Let $\phi :G \to \text{Aut}(V_0)$ be the regular representation of $G$. Define a representation $\Theta$ of $G \times G$ on $V_0$ by $\Theta(g_1,g_2)e_g=e_{g_1gg^{-1}_2}$, i.e it maps the element $(g_1,g_2)$ to a function that permutes the basis elements as $e_g \mapsto e_{g_1gg^{-1}_2}$.
If $\Phi$ is the character of $\Theta$, how can I prove that $$\Phi(g_1,g_2) = \sum_{\chi \in \text{Irr}(G)} \chi(g_1) \chi(g^{-1}_2)$$
Count the basis elements that $\Theta(g_1,g_2)$ fixes. They fulfill $g_1gg_2^{-1}=g$ and thus $g_1=gg_2g^{-1}$. So the number of fixed points is the number of elements of $G$ that conjugate $g_2$ to $g_1$. If $g_1$ and $g_2$ are in different conjugacy classes, this is $0$, and if they're in the same conjugacy class, it's the order of the group divided by the size of the conjugacy class.

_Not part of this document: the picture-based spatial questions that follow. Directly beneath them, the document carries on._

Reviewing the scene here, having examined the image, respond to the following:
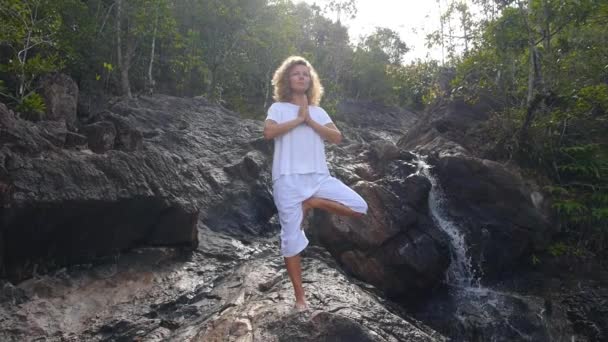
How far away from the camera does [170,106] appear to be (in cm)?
1291

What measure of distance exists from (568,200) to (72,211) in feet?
29.0

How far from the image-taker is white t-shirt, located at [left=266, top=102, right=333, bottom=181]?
3758mm

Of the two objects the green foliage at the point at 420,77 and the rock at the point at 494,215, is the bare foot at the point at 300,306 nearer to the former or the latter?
the rock at the point at 494,215

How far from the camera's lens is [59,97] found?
11305mm

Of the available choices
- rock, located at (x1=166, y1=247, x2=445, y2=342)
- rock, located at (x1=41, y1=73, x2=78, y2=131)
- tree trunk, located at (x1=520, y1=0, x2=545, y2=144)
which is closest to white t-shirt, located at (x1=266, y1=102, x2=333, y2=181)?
rock, located at (x1=166, y1=247, x2=445, y2=342)

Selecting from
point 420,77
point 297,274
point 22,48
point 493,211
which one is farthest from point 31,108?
point 420,77

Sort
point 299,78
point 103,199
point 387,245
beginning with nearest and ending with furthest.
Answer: point 299,78, point 103,199, point 387,245

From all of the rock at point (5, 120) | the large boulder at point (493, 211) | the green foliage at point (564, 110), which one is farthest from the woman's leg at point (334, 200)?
the green foliage at point (564, 110)

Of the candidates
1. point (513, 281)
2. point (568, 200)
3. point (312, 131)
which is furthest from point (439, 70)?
point (312, 131)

Due to the orthogonality relations, this is exactly what
$$ \sum_{\chi \in \text{Irr}(G)} \chi(g_1) \chi(g^{-1}_2)=\sum_{\chi \in \text{Irr}(G)} \chi(g_1) \chi^*(g_2) $$
yields: If $g_1$ and $g_2$ are in different conjugacy classes, this is the the product of two orthogonal columns of the character table, and thus zero. If they're in the same conjugacy class, it's the product of the corresponding column with itself, which is the order of the group divided by the size of the conjugacy class.